Par Emmanuelle de Jesus & Clément Bonvalot

Mise en liquidation par le tribunal de commerce de Paris, la chaîne de librairies Chapitre comptait 53 enseignes dans toute la France pour environ 1000 salariés. En Bourgogne, elles étaient trois : la librairie de Nevers a été la première à être sauvée, suivie par celle de Chalon-sur-Saône et ses huit salariés reprise, elle, par la librairie-papeterie Develay, de Villefranche-sur-Saône (Rhône). Restait le cas de Dijon. La librairie de la rue de la Liberté, affectueusement connue de tous les Dijonnais par son surnom de Lib’ de l’U n’aura donc pas eu la chance de ses homologues. Pas eu la chance non plus, comme ce fut le cas pour sa voisine la librairie Grangier, que les pouvoirs publics se penchent sur son cas. Au 30 janvier, date butoir pour le dépôt de la troisième vague de proposition de reprise, aucun dossier n’avait été déposé.

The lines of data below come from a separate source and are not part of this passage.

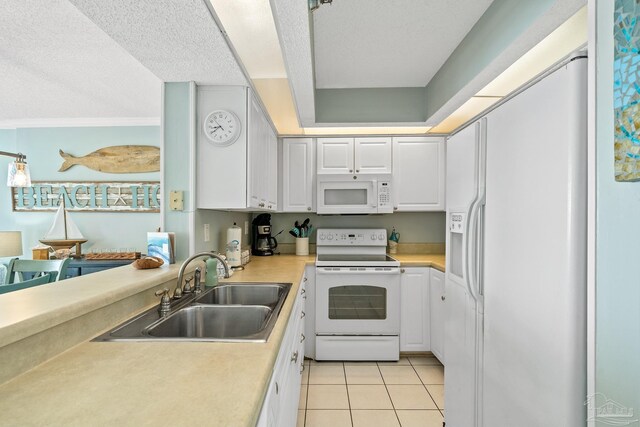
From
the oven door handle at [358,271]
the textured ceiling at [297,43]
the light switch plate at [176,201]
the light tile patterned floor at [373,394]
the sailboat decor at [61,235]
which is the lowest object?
the light tile patterned floor at [373,394]

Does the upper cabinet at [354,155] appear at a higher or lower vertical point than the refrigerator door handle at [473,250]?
higher

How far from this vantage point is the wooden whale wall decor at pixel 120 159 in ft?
13.3

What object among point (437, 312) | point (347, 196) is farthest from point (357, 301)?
point (347, 196)

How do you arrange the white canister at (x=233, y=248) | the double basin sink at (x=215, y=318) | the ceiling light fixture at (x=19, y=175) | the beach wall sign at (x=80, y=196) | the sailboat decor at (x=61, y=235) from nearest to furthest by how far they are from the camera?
the double basin sink at (x=215, y=318), the white canister at (x=233, y=248), the ceiling light fixture at (x=19, y=175), the sailboat decor at (x=61, y=235), the beach wall sign at (x=80, y=196)

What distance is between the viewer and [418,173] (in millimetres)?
3330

La suite est tristement connue pour l’établissement et ses 23 salariés : la mise en liquidation judiciaire et la probable fin de l’activité pour cette véritable institution.

« C’est désolant… »

Christian, la cinquantaine, est un habitué des lieux. Il lit, assis sur une chaise derrière les grandes baies vitrées du magasin. « On évoquait justement la liquidation avec des amis ce week-end, déplore-t-il. Ca nous interpelle d’autant plus que la librairie Grangier, de l’autre côté de la place a bien failli baisser son rideau en 2013, avant que des investisseurs mettent la main à la poche. Ici, cela fait 20 ans que je viens, car je trouve tout ce dont j’ai besoin et en quantité, même si je vais aussi à la librairie Grangier. Par contre, impossible pour moi d’aller dans des librairies type Fnac. C’est un concept qui plaît, car il fait la part belle au numérique et moins au papier. Moi je m’y perds un peu là-bas. C’est désolant de voir une nouvelle librairie fermer ses portes. Mais c’est à l’image notre époque, où chaque changement de ce type se fait dans un silence terrible. Silencieux, mais tout aussi violent… et pas que pour le désastre socio-économique qui en découle. »

Depuis 60 ans à Dijon…

Journaliste et fin connaisseur de la vie intellectuelle locale, aujourd’hui consultant et écrivain, Michel Huvet s’était élevé dans son blog contre la mort des entreprises culturelles dijonnaises. A la mort annoncée de la Lib de l’U, un véritable pilier de Dijon installé depuis 60 ans dans la capitale des Ducs, il se souvient… « Jacques Bazin avait ouvert une toute petite librairie rue du Chapeau-Rouge et qui s’est mise à marcher si fort que le monsieur se mit un jour en tête de racheter le grand magasin de jouet Maison Bouet, rue de la Liberté (en 1964, ndlr). Mariage étonnant que celui du jouet (les trains électriques, les mécanos, à l’époque) et du livre mais l’avantage était – grande première à Dijon avant la Fnac – que l’on avait des entrées de deux côtés, rue de la Liberté et rue de la Poste, ou place Grangier. Au début, les jouets étaient tout en haut, au 3e étage et puis le livre s’est étalé dans les autres étages. La Lib’ de l’U avait trouvé son essor. Immense succès, le tout Dijon du savoir se retrouvait là. À Paris, un jour, à un congrès de gens du livre (je ne sais plus lequel), le directeur des Editions du Seuil me dit qu’en France, la Lib’ de la l’U égalait à ses yeux le Furet de Nord de Lille, considéré comme la première librairie de province. Sans héritier désireux de reprendre son oeuvre, Jacques Bazin vendit à l’âge de la retraite. » Plusieurs directeurs se succèdent, la librairie change plusieurs fois de nom mais reste pour toujours dans le coeur des Dijonnais la Lib’ de l’U. En 2005, c’est le rachat par le groupe Actissia et l’intégration au sein du réseau Chapitre. Lorsque Marie Grandchamp, l’actuelle directrice prend en 2006 la tête de l’établissement, elle y travaille depuis 24 ans déjà. On imagine le désarroi de celle-ci et de la vingtaine d’employés qui s’attendent dorénavant à fermer définitivement le rideau au lendemain du comité d’entreprise qui doit avoir lieu vendredi prochain.